Nilai tukar rupiah terhadap dolar Amerika Serikat (AS) sepanjang 2024 menghadapi berbagai tekanan khususnya pada kuartal IV. Tekanan terhadap rupiah tampak masih akan hadir di 2025 di tengah ketidakpastian global yang masih akan menjadi sentimen disepanjang tahun ini.
Dilansir dari Refinitiv, rupiah ditutup melemah secara year to date/ytd (akhir Desember 2023 hingga akhir Desember 2024) sebesar 4,51% di angka Rp16.090/US$. Depresiasi ini terjadi mengingat performa rupiah secara bulanan yakni pada Oktober, November, dan Desember 2024 terpantau melemah secara konsisten masing-masing sebesar 3,67%, 0,96%, dan 1,58%.
Anjloknya rupiah ini jauh berbeda jika dibandingkan dengan rencana Anggaran Tahunan Bank Indonesia (ATBI) 2024 yang memperkirakan nilai tukar rupiah terhadap dolar AS sebesar Rp15.510/US$.
Sementara jika dibandingkan dengan Anggaran Pendapatan dan Belanja Negara (APBN) 2024, asumsi makro nilai tukar rupiah yang ditetapkan pemerintah yakni sebesar Rp15.000/US$.

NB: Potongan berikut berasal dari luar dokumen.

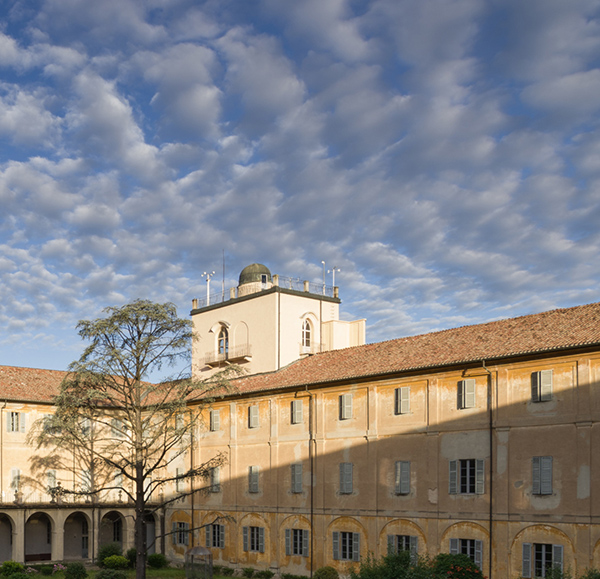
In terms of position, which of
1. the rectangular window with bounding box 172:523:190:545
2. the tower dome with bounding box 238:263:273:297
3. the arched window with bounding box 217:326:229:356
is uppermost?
the tower dome with bounding box 238:263:273:297

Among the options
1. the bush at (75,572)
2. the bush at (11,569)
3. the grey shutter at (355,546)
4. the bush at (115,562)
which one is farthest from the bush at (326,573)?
the bush at (11,569)

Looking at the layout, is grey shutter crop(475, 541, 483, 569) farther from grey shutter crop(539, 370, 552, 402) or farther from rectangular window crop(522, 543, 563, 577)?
grey shutter crop(539, 370, 552, 402)

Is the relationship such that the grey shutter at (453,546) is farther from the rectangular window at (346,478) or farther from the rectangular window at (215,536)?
the rectangular window at (215,536)

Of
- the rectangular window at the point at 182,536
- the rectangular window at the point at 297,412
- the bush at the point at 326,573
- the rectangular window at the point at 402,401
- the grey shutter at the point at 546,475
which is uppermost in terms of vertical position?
the rectangular window at the point at 402,401

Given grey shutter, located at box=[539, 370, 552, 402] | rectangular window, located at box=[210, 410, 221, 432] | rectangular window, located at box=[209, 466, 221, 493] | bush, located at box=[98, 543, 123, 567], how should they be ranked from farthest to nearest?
1. rectangular window, located at box=[210, 410, 221, 432]
2. rectangular window, located at box=[209, 466, 221, 493]
3. bush, located at box=[98, 543, 123, 567]
4. grey shutter, located at box=[539, 370, 552, 402]

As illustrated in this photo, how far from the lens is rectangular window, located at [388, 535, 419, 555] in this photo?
116 feet

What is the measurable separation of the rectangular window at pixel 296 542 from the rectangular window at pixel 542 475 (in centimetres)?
1440

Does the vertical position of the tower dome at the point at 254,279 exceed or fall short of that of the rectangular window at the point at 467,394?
it exceeds it

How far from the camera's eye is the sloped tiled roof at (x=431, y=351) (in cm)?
3272

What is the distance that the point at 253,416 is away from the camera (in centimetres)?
4575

Hantaman Terhadap Rupiah di 2024
Rupiah secara umum tertekan disepanjang semester I-2024 dan kuartal IV-2024. Hal ini terjadi bersamaan dengan indeks dolar AS (DXY) yang melonjak di momen tersebut.
Di awal Januari 2024, rupiah terkoreksi akibat dipicu oleh faktor eksternal dan internal. Dari eksternal, faktor terkuat adalah masih kencangnya data ekonomi AS mulai dari inflasi hingga ketenagakerjaan yang di atas ekspektasi pasar.
Sebagai catatan, AS melaporkan ekonomi mereka tumbuh sebesar 3,3% (year on year/yoy)pada kuartal IV-2023. Angka tersebut jauh lebih tinggi dari ekspektasi 2% dari para ekonom yang disurvei oleh Dow Jones, yang menggarisbawahi berlanjutnya ketahanan ekonomi meskipun ada kenaikan suku bunga dari bank sentral AS (The Fed).
Lebih lanjut, data PMI Manufaktur Flash AS yang naik lebih tinggi dari konsensus dan periode satu bulan sebelumnya, yakni dari 47,9 menjadi 50,3.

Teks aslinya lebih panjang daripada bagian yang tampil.